Review of Super 8 (2011)

Moving picture, 112 minutes

Seen in 2017.

Watch it for the likeable child characters, particularly poor Martin CGI-vomiting in shock.

I was hoping for Tales from the Loop. I would have settled for E.T. the Extra-Terrestrial (1982). What I got was The Goonies (1985) mixed up with Cloverfield (2008) and the extreme military incompetence of The Crazies (1973), The Return of the Living Dead (1985) etc., though the zombie menace is limited to the film within the film. It’s excellent up until the train crash, which goes hilariously overboard. From that scene onward Abrams loses track. He falls back on irony and spectacle. The period piece aspect is undermined by lampshade hanging, the all-hit soundtrack and the Walkman analysis. The action aspect is undermined by cartoon physics, including the train crash and several battle tanks firing without injuring the people near them.

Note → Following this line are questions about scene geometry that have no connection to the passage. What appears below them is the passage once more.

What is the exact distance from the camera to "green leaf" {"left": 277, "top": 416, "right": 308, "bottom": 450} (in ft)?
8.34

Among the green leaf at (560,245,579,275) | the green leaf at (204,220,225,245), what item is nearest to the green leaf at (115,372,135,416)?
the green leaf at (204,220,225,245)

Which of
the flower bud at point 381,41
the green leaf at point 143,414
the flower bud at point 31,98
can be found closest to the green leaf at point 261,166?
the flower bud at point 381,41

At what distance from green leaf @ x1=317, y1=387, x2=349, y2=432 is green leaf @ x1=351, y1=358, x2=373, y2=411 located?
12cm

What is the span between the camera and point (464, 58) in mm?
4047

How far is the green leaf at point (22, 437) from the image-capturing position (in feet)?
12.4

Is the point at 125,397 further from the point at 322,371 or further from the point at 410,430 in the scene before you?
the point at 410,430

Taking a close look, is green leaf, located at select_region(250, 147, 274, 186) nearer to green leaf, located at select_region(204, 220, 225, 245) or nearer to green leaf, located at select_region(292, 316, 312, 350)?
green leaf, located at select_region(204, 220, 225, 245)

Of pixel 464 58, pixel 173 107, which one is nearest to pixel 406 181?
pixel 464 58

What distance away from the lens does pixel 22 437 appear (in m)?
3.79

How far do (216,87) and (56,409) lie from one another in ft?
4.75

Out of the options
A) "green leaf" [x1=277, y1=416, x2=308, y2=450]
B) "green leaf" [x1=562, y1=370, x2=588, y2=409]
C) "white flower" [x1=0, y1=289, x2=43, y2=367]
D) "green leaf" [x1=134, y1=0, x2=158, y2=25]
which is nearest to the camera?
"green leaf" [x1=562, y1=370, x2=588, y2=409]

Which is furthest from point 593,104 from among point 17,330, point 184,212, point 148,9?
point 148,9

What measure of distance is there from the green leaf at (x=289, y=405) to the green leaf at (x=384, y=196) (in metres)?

The science fiction aspect never gets off the ground.

The train crash is a plot hole, which distracts from the fact that the Air Force moving the creature by train, unescorted, is a plot hole. An escorted truck or APC would make sense, given that the creature cannot seem to lift tanks. A plane or a Chinook would also make sense: they do crash, and distance from the ground would provide some apparent insulation from the creature’s psychokinesis. Dr. Woodward trying to stop the train by ramming it is a plot hole. His survival is a plot hole, an implausible convenience to convey unnecessary information poorly. The Air Force keeping the building materials for the spaceship in town is a plot hole.

Woodward should have found a plausible way to stop the transport and free the creature. The creature should have connected more people, this apparently being in its interest. Living near a steel mill, Woodward should have been driven to prepare materials for the ship years in advance, the way the people touched in Close Encounters of the Third Kind (1977) get images of the mountain. For an homage to Spielberg, this movie misses a lot of such opportunities.

Abrams tries to build suspense mainly by teasing the audience, leaning into spoiler culture and deferring the delivery of the tiny bit of content he’s prepared. Dainard’s role in Joe’s mother’s death should have been clear in the first act, delivered by one of Joe’s friends, to show that they are his friends. The appearance of the creature is similarly kept from the audience by embarrassingly self-conscious camerawork. The reveal itself is banal and unnecessary; its lateness is just stupid. This is a pity. With more work on the script, the movie could easily have been very good.

References here: Captive State (2019).